**WORK TO BE COMPLETED**
Copy out each of the records below word for word, leaving out the pictures.

**RECORDED INFORMATION**
====

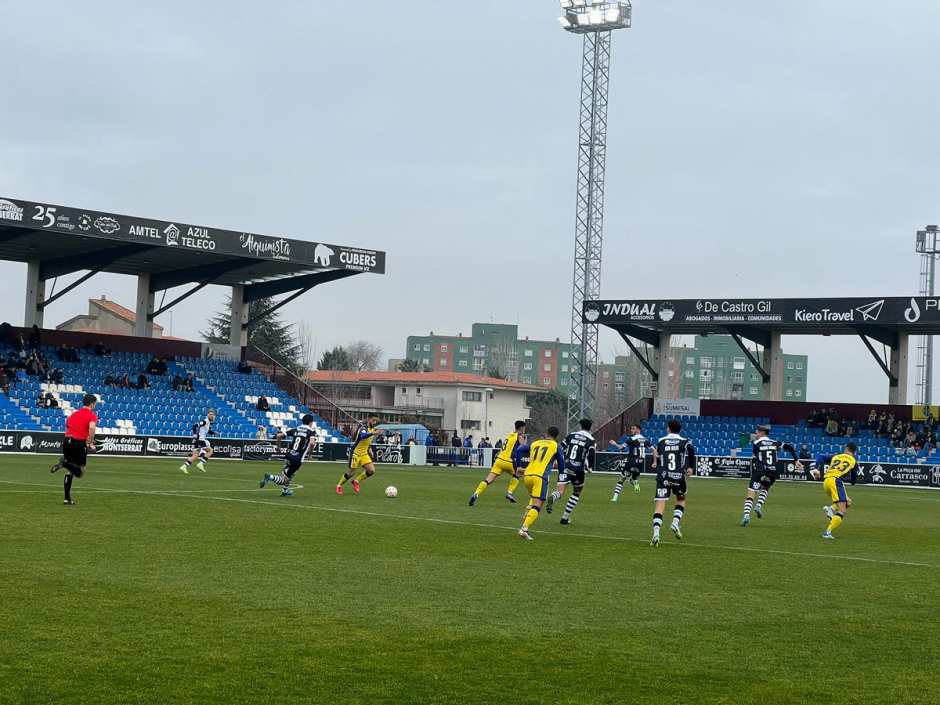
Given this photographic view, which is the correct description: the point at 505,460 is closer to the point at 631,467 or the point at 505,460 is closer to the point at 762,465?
the point at 762,465

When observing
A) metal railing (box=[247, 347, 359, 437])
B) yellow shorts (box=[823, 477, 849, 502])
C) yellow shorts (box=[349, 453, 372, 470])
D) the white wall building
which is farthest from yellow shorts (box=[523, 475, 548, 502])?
the white wall building

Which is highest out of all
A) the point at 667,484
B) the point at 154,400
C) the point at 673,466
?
the point at 154,400

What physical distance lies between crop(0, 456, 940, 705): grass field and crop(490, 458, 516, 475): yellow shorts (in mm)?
3078

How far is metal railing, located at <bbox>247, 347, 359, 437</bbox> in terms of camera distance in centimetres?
6341

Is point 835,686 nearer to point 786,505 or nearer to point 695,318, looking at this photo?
point 786,505

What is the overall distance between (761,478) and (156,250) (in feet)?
114

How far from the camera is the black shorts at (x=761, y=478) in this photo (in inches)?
1025

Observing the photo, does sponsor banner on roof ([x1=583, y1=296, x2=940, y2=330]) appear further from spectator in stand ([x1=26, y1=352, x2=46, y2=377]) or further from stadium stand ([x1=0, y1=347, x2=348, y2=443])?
spectator in stand ([x1=26, y1=352, x2=46, y2=377])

====

**EXPECTED OUTPUT**
Given this photographic view, which is the correct description: the point at 505,460 is closer to the point at 631,467 or the point at 505,460 is closer to the point at 762,465?
the point at 762,465

When observing
A) metal railing (box=[247, 347, 359, 437])
B) yellow shorts (box=[823, 477, 849, 502])
C) yellow shorts (box=[349, 453, 372, 470])
D) the white wall building
which is farthest from yellow shorts (box=[523, 475, 548, 502])?
the white wall building

Which is highest out of all
A) the point at 667,484
B) the point at 154,400
C) the point at 673,466
?
the point at 154,400

What physical distance lies between crop(0, 456, 940, 705): grass field and crop(490, 458, 516, 475): yellow shorts (in mm)?
3078

How far is metal railing, located at <bbox>247, 347, 359, 437</bbox> in terms of camera distance in centimetres?
6341

Is point 835,686 nearer to point 786,505 or nearer to point 695,318, looking at this photo?
point 786,505

What is the overall distance between (761,478) and (156,250) (in feet)?
114

How far from the camera is the black shorts at (x=761, y=478) in this photo (in inches)?
1025

Observing the photo, does sponsor banner on roof ([x1=583, y1=296, x2=940, y2=330]) appear further from spectator in stand ([x1=26, y1=352, x2=46, y2=377]) or further from stadium stand ([x1=0, y1=347, x2=348, y2=443])?
spectator in stand ([x1=26, y1=352, x2=46, y2=377])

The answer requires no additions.